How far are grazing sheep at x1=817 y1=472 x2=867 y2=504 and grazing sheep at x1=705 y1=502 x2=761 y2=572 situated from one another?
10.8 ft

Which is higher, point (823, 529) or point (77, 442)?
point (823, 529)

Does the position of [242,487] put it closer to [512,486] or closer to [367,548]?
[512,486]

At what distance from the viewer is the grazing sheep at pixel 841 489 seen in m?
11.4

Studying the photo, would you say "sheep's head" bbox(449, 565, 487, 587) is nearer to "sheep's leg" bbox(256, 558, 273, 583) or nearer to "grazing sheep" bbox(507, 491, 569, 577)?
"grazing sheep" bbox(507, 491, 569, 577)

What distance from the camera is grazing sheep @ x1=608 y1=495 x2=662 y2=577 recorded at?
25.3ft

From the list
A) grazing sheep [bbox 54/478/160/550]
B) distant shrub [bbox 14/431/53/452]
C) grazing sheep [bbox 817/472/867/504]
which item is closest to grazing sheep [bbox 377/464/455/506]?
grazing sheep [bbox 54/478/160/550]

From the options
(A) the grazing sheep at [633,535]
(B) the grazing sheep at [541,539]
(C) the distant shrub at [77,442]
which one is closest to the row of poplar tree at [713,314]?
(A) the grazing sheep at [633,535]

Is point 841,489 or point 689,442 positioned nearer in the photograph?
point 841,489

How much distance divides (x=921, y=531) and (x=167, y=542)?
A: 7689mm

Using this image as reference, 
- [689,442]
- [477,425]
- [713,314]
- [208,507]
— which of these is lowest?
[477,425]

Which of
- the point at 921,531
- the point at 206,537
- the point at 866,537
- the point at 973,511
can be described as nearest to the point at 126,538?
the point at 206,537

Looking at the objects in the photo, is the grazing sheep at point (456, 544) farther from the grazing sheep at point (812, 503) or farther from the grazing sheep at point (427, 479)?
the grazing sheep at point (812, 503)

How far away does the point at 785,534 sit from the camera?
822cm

## EXERCISE DETAILS
Copy all of the records above word for word.

## ANSWER FOR THE TASK
How far are grazing sheep at x1=817 y1=472 x2=867 y2=504 and grazing sheep at x1=705 y1=502 x2=761 y2=572 situated from one another?
10.8 ft

Which is higher, point (823, 529) or point (77, 442)?
point (823, 529)

Does the position of [242,487] put it closer to [512,486] or closer to [367,548]?
[512,486]

At what distance from the viewer is the grazing sheep at pixel 841 489 seen in m?
11.4

Studying the photo, would you say "sheep's head" bbox(449, 565, 487, 587) is nearer to "sheep's leg" bbox(256, 558, 273, 583) or nearer to "grazing sheep" bbox(507, 491, 569, 577)?
"grazing sheep" bbox(507, 491, 569, 577)

What distance from the camera is grazing sheep @ x1=608 y1=495 x2=662 y2=577 recorded at?
25.3ft

From the list
A) grazing sheep [bbox 54/478/160/550]
B) distant shrub [bbox 14/431/53/452]
C) grazing sheep [bbox 817/472/867/504]
which item is closest to grazing sheep [bbox 377/464/455/506]?
grazing sheep [bbox 54/478/160/550]

From the options
(A) the grazing sheep at [633,535]
(B) the grazing sheep at [541,539]
(C) the distant shrub at [77,442]
which one is closest to the row of poplar tree at [713,314]?
(A) the grazing sheep at [633,535]

Is point 841,489 or point 689,442 positioned nearer in the photograph?
point 841,489

How much distance divides (x=921, y=531) and (x=167, y=542)?
A: 7689mm

Using this image as reference, 
- [689,442]
- [477,425]
- [713,314]
- [208,507]
— which of these is lowest?
[477,425]

Which of
- the point at 921,531
- the point at 206,537
- the point at 866,537
- the point at 973,511
can be described as nearest to the point at 126,538?
the point at 206,537

Looking at the objects in the photo, is the grazing sheep at point (456, 544) farther from the grazing sheep at point (812, 503) or farther from the grazing sheep at point (427, 479)?
the grazing sheep at point (812, 503)

How far away does the point at 785,534 sit from the camera?
822cm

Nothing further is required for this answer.